--- THE TASK ---
Report each line in the items below that has the word "eyewear" in it, copying the whole line. Case counts.

# # #

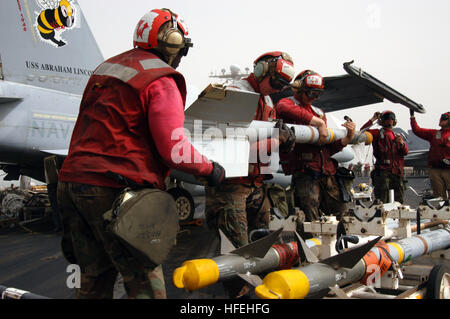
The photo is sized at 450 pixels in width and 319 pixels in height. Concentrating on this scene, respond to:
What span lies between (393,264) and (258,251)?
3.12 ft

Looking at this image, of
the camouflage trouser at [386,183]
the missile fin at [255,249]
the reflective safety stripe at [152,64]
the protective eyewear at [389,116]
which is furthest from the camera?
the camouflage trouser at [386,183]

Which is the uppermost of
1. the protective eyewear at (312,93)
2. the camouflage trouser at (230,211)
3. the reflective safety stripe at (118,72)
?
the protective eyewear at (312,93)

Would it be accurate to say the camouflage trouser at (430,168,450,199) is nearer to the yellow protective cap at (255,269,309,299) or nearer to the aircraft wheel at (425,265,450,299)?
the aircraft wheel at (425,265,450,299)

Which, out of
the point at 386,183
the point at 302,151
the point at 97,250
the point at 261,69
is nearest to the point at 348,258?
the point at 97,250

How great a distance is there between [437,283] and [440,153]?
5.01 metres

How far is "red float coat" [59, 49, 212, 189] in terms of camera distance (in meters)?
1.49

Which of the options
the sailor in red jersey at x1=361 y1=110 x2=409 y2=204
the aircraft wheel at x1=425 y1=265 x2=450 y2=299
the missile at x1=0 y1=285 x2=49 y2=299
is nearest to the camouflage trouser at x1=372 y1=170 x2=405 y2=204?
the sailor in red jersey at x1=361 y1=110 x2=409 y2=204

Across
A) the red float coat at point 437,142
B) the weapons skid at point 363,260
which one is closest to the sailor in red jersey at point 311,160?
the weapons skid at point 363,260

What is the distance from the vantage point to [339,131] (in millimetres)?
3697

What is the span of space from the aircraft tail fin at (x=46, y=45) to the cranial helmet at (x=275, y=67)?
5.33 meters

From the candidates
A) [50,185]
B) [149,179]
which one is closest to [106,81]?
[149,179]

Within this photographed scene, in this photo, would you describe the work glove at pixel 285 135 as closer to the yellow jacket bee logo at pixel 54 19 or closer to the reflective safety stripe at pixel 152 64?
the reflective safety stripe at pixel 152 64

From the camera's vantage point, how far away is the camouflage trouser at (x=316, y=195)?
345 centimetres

# # #

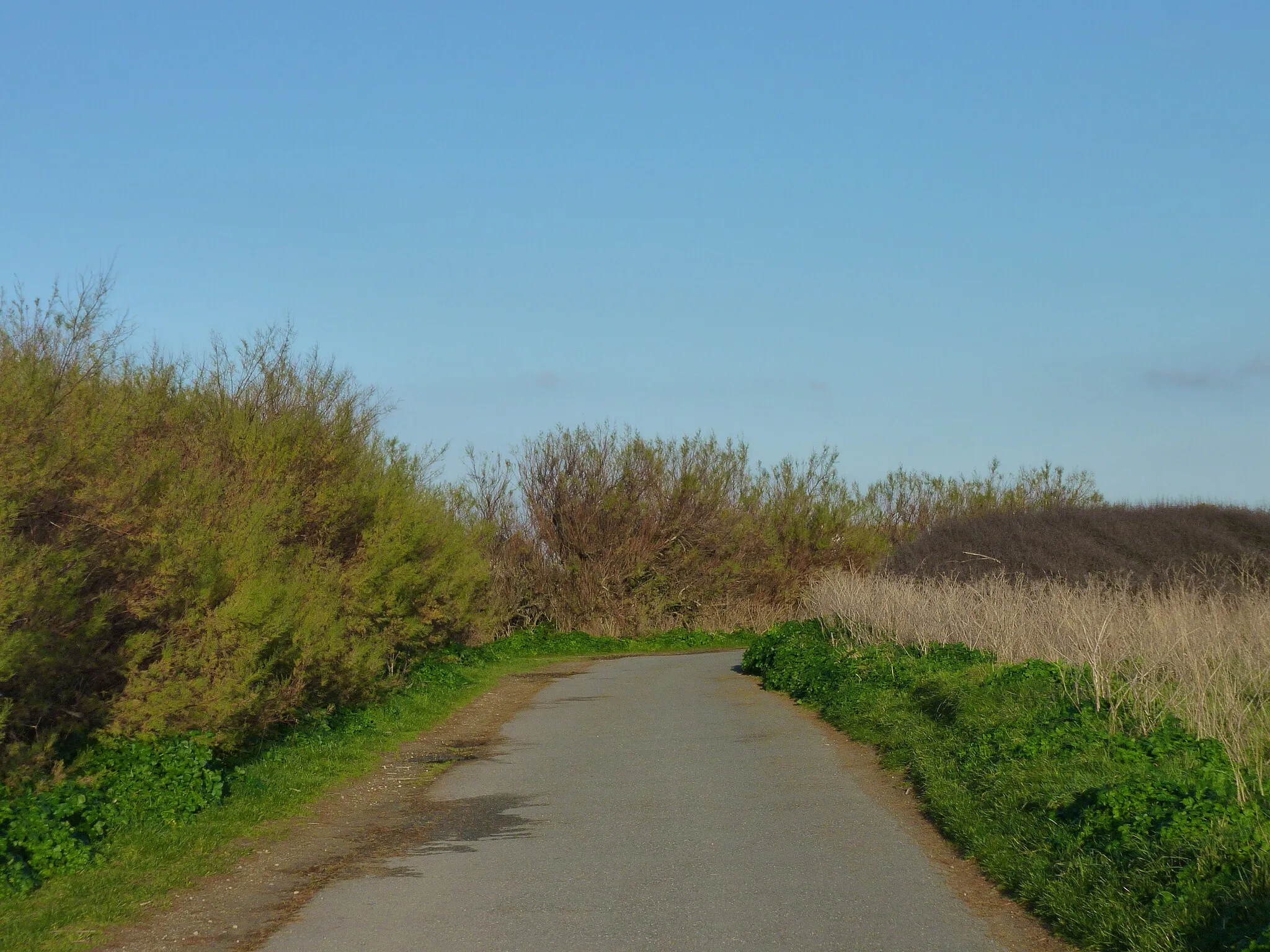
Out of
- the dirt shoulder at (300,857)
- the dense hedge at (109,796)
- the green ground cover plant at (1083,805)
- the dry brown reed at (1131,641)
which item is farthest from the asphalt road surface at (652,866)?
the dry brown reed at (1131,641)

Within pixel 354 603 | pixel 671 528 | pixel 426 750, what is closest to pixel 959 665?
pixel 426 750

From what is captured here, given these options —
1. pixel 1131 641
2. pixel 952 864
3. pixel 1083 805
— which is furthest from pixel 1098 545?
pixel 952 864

# # #

--- SOLUTION ---
the protective eyewear at [389,116]
1. the protective eyewear at (312,93)
the protective eyewear at (312,93)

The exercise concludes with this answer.